▶ [Short task]: Rewrite the items from the line with "Noting what is" to the line with "0.61 metres", substituting "water glass" for "drinking glass" and leaving everything else as it is.

▶ [Dataset content]:
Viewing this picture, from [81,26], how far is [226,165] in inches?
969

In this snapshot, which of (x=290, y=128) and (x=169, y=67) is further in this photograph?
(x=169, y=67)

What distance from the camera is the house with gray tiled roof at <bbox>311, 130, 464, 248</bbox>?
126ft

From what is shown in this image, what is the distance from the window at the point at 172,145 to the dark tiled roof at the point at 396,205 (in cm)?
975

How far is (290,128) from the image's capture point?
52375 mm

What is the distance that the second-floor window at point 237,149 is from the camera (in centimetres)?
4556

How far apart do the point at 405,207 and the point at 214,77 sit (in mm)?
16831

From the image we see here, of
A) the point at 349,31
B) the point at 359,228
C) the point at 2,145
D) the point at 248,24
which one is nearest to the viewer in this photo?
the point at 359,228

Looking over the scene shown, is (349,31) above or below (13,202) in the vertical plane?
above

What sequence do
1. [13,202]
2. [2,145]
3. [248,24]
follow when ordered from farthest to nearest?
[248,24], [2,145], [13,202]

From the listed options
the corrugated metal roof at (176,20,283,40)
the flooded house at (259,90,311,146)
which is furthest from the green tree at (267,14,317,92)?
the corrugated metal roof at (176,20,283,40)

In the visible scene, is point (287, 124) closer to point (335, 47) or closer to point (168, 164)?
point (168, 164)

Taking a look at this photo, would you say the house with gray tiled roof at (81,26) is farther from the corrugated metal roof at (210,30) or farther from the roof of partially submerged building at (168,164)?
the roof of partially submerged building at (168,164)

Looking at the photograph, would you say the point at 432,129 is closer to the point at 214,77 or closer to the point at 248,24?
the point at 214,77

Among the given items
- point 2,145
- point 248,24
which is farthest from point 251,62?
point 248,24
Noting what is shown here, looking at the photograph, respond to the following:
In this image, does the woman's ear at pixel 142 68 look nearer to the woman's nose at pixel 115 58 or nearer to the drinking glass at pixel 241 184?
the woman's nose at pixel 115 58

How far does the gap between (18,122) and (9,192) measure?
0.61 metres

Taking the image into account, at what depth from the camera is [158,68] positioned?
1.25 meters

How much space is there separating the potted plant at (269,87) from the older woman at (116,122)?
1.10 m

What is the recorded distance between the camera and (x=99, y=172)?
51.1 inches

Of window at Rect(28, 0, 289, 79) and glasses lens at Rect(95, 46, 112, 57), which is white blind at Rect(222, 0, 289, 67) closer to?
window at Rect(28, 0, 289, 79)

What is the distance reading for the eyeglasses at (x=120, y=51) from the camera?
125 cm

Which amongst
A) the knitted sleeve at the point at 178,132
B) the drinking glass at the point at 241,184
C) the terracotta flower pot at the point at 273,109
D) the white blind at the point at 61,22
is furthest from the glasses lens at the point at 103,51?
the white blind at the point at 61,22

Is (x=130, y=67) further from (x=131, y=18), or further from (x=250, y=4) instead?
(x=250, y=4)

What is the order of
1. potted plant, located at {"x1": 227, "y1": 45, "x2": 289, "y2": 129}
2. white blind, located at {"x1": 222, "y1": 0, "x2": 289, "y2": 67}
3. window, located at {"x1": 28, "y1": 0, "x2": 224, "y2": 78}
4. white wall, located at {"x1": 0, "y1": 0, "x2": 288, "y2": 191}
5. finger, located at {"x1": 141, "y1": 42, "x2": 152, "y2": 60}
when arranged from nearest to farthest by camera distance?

▶ [Output]:
Noting what is shown here, looking at the photograph, respond to the following:
In this image, does the woman's ear at pixel 142 68 look nearer to the woman's nose at pixel 115 58 or nearer to the water glass at pixel 241 184?
the woman's nose at pixel 115 58

How far does the gap between (18,122) and (9,192) measure?
0.61 metres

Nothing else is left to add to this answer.